_SOURCE TEXT:_
#####
34 thoughts on “Out This Week / on 4 August 2017

  1. As per several sellers on EBay, the UB40 Present Arms and Labour of Love Deluxe Editions are finally getting a proper release on Friday. After extensive delays some of these trickled out early last year and then went MIA. See prior posts on these for the full saga. Still don’t see these on Amazon but hopeful they will be available.

    1. It looks like a few ebay sellers have got hold of some of the withdrawn copies and are pretending that they are new releases as nobody else is selling them and they even have the same catalogue number as the withdrawn ones. I honestly cannot see these getting a legitimate release but even though it’s good that these are being made available i still cannot justify paying £17.99 each for these.

        1. Not in stock on HMV.com though. They are both on Amazon but are being sold by marketplace sellers. Shocking distribution you have to say.
#####
_ENTRIES PROVIDED:_

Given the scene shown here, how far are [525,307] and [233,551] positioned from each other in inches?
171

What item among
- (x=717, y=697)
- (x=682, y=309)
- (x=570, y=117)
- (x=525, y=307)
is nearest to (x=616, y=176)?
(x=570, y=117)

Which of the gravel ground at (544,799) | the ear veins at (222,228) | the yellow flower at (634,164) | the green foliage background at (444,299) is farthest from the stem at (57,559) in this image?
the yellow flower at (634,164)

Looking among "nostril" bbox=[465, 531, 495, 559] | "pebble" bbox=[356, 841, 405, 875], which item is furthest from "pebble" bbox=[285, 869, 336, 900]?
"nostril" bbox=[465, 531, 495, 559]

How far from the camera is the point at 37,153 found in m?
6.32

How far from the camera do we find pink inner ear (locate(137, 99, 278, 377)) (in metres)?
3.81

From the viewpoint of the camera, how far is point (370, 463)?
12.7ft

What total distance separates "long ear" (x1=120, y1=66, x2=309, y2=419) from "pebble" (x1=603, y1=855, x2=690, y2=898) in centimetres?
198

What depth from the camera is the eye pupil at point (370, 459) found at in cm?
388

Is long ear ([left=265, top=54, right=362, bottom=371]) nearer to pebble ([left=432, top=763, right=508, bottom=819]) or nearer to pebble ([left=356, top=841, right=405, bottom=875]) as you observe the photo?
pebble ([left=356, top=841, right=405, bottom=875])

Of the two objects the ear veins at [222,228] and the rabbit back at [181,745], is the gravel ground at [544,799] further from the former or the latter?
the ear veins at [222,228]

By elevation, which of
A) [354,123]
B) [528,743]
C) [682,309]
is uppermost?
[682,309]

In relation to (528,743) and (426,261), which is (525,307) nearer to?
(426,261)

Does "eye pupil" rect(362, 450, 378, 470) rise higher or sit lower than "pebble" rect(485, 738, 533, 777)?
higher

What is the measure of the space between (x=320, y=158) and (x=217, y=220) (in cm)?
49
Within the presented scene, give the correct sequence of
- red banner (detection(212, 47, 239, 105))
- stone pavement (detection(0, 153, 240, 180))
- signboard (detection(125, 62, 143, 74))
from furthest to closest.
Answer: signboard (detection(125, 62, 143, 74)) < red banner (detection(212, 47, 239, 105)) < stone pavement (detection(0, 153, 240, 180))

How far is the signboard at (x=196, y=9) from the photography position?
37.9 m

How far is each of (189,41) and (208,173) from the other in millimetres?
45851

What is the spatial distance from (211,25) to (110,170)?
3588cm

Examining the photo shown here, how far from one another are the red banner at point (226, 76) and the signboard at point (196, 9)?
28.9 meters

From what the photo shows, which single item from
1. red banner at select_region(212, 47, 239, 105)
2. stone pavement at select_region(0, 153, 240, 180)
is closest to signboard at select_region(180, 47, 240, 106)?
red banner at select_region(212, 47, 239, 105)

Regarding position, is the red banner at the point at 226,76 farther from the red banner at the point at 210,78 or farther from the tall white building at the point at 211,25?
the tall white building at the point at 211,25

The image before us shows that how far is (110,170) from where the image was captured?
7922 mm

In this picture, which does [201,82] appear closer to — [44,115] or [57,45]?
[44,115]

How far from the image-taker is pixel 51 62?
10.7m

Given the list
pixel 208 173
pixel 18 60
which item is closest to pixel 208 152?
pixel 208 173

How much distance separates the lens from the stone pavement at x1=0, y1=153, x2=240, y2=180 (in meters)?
#####
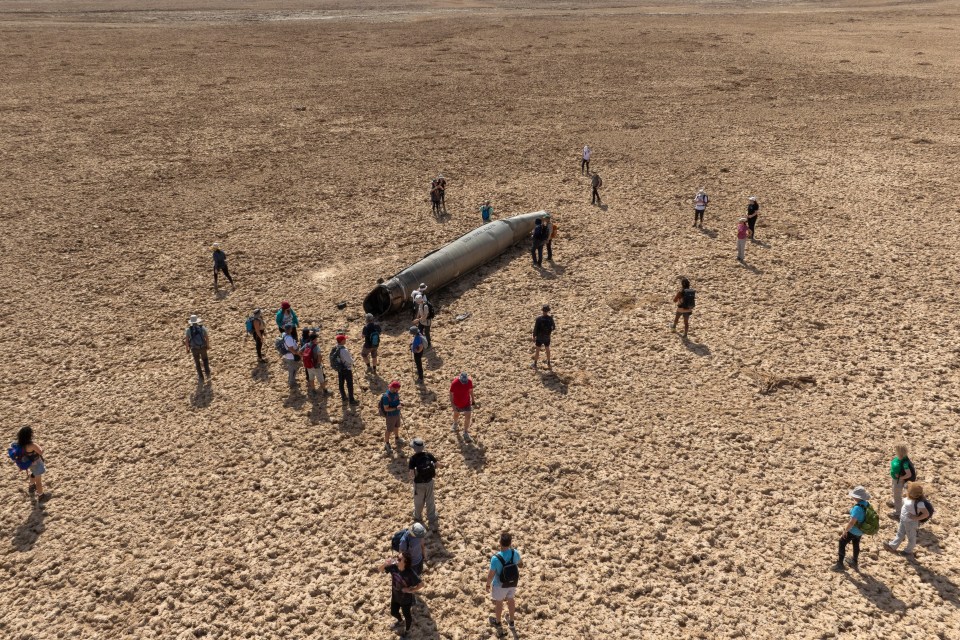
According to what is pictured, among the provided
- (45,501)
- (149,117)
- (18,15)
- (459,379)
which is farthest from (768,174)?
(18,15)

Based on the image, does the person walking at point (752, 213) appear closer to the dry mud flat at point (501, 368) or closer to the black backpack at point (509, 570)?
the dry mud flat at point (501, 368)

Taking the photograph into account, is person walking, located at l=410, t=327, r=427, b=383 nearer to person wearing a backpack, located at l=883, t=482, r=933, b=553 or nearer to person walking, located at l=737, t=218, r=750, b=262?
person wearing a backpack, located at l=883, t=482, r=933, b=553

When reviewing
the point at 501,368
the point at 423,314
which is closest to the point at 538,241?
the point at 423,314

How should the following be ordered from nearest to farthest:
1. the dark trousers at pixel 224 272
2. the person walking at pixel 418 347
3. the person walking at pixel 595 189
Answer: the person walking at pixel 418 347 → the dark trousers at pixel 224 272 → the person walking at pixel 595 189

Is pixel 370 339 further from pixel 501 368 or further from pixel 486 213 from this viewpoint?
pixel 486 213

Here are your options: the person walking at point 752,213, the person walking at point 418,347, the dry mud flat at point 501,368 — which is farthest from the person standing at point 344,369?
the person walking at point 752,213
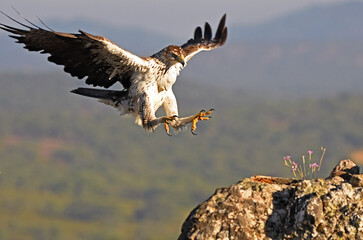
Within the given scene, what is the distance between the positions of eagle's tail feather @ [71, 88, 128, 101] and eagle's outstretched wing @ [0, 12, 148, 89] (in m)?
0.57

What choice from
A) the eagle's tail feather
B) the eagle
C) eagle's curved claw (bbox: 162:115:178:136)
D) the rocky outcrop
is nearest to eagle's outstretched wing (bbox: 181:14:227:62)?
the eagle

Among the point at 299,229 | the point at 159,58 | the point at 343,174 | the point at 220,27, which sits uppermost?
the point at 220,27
#####
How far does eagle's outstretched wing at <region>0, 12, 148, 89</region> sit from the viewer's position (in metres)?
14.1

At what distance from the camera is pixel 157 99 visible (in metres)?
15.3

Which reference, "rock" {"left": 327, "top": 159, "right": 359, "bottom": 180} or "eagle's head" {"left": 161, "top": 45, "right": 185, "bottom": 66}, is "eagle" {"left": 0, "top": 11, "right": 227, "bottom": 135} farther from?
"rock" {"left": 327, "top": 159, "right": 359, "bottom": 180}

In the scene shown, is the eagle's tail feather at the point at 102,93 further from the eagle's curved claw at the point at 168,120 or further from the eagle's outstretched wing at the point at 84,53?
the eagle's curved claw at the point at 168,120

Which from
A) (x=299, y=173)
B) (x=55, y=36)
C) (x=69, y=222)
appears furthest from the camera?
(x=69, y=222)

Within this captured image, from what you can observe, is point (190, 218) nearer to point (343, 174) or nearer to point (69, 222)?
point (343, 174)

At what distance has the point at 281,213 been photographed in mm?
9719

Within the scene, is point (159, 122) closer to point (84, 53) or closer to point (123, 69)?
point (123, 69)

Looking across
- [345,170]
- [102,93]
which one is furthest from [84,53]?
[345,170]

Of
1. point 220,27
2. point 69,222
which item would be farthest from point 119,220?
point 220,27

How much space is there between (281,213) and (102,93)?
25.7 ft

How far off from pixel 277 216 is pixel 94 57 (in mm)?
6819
#####
_EXERCISE TASK:_
Copy out the comment thread above about the UB40 deluxe editions in full, word for word.

_THE ANSWER:_
34 thoughts on “Out This Week / on 4 August 2017

  1. As per several sellers on EBay, the UB40 Present Arms and Labour of Love Deluxe Editions are finally getting a proper release on Friday. After extensive delays some of these trickled out early last year and then went MIA. See prior posts on these for the full saga. Still don’t see these on Amazon but hopeful they will be available.

    1. It looks like a few ebay sellers have got hold of some of the withdrawn copies and are pretending that they are new releases as nobody else is selling them and they even have the same catalogue number as the withdrawn ones. I honestly cannot see these getting a legitimate release but even though it’s good that these are being made available i still cannot justify paying £17.99 each for these.

        1. Not in stock on HMV.com though. They are both on Amazon but are being sold by marketplace sellers. Shocking distribution you have to say.